**Work to be completed:** Continue the review excerpt on treating obesity-related podocyte dysfunction, starting right after its last sentence.

**Selected extract:**

4.5. Increase of circulating adiponectin

The link between adiponectin, podocyte dysfunction and proteinuria has been established in obesity (72,74). Adipo circulates in multimeric forms that are decreased in obesity (78,79). Because plasma Adipo concentration is inversely associated with body weight, triglicerides and LDL cholesterol levels and predicts incident type 2 diabetes, the monitoring of HMW Adipo levels – the most bioactive circulating form- and identification of subjects at low Adipo levels can be a good biomarker for evaluating the severity of obesity and predicting obesity-associated complications such as type 2 diabetes, cardiovascular disease, hepatic dysfunction and kidney disease (130). Increased albuminuria identifies also obese subjects at high risk profile with regard to chronic kidney disease and cardiovascular disease. Maneuvres to raise Adipo level may be weight reduction and RAS blockade (131,132). The administration of Adipo recombinant protein in humans is actually unlike to be cost effective even if it has been used extensively in preclinical models (133,134) Approaches that increase synthesis or administration of AdipoR1/R2 agonists – so called adiponectin mimetics- remain attractive but compounds that stimulate Adipo synthesis in a selective manner or receptor agonists are not available at present. Enhancement of Adipo intracellular signalling pathway (AMPK/PPAR) are available: metformin raises AMPK pathway activity, thiazolidine-dione (TZD) raises the PPARgamma, fibrates raise the PPARalpha (135,136,137).

4.6. Selective antiinflammatory drugs

The inflammatory obesity state is linked to podocyte disfunction by Toll like receptor (TLR) system. Proinflammatory cytokines trough the TLR activate the intracellular podocyte IkB complex that leads to NFkB activation and consequent nuclear translocation of NFkB with activation of target genes (138). Today the NFkB activity measurement in proteinuric obese subjects is needed. Steroids exert the antiinflammatory action by preventing the binding of NFkB to DNA and the subsequent gene transcription (139,140). However this is an unselective block of NFkB activation and further studies are necessary to provide a more selective blockade agonists of this relevant transcription factor. Phramacological manipulation may also be achieved by selective block of TLR system or several serine/threonine kinases such as JNK, IKK inhibitors of inflammatory kinases (141).

(Records from a dataset)

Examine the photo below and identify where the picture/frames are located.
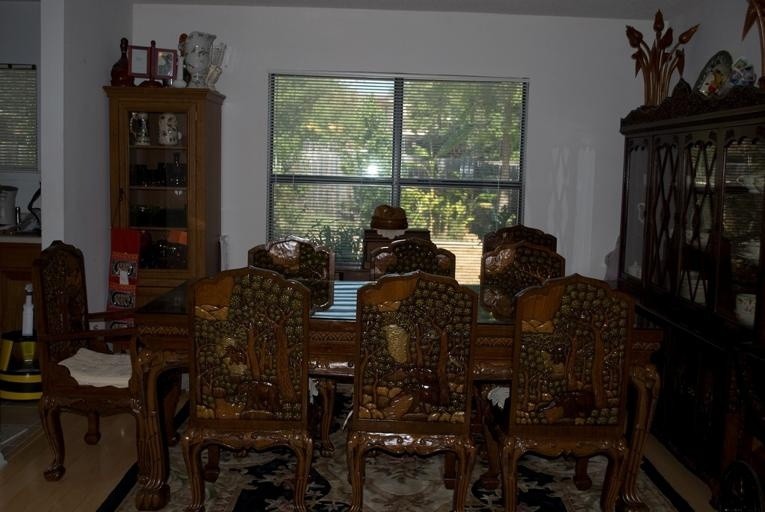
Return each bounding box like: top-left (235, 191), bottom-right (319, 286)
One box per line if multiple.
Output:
top-left (126, 44), bottom-right (177, 81)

**Answer to this task:**
4.7. More potent antioxidants (Heme oxigenase, NOX4 inhibitors)

Oxidative stress is caused by an imbalance between the production of reactive oxygen and the detoxification by antioxidants: severe oxidative stress can trigger necrosis and apoptosis. In obese proteinuric subject, it is necessary to quantify by breath or plasma biomarkers oxidative stress and its severity. Then oxidative stress may be reversed by the overexpression of antioxidant enzymes and the administration of antioxidants. Among the antioxidants the heme degradation products CO (carbon monoxide), biliverdin/bilirubin, iron/ferritin possess potent antioxidant and antiapoptotic effects (118,142). Heme oxygenase (HO-1/2) degrades heme (116). Obesity is associated with a decrease in HO-1 and pharmacological or genetic approaches to induce HO-1 overexpression may provide therapeutic benefit in obese oxidative stress. This is observed in animal models of obesity where the up-regulation of HO-1 is associated with a concomitant decrease in the levels of O2 and iNOS which mark oxidative stress (116,120,143,144). A more selective therapeutic approach for podocyte dysfunction in obese subjects may be the inhibition of specific NADPH oxidase isoform such as Nox4.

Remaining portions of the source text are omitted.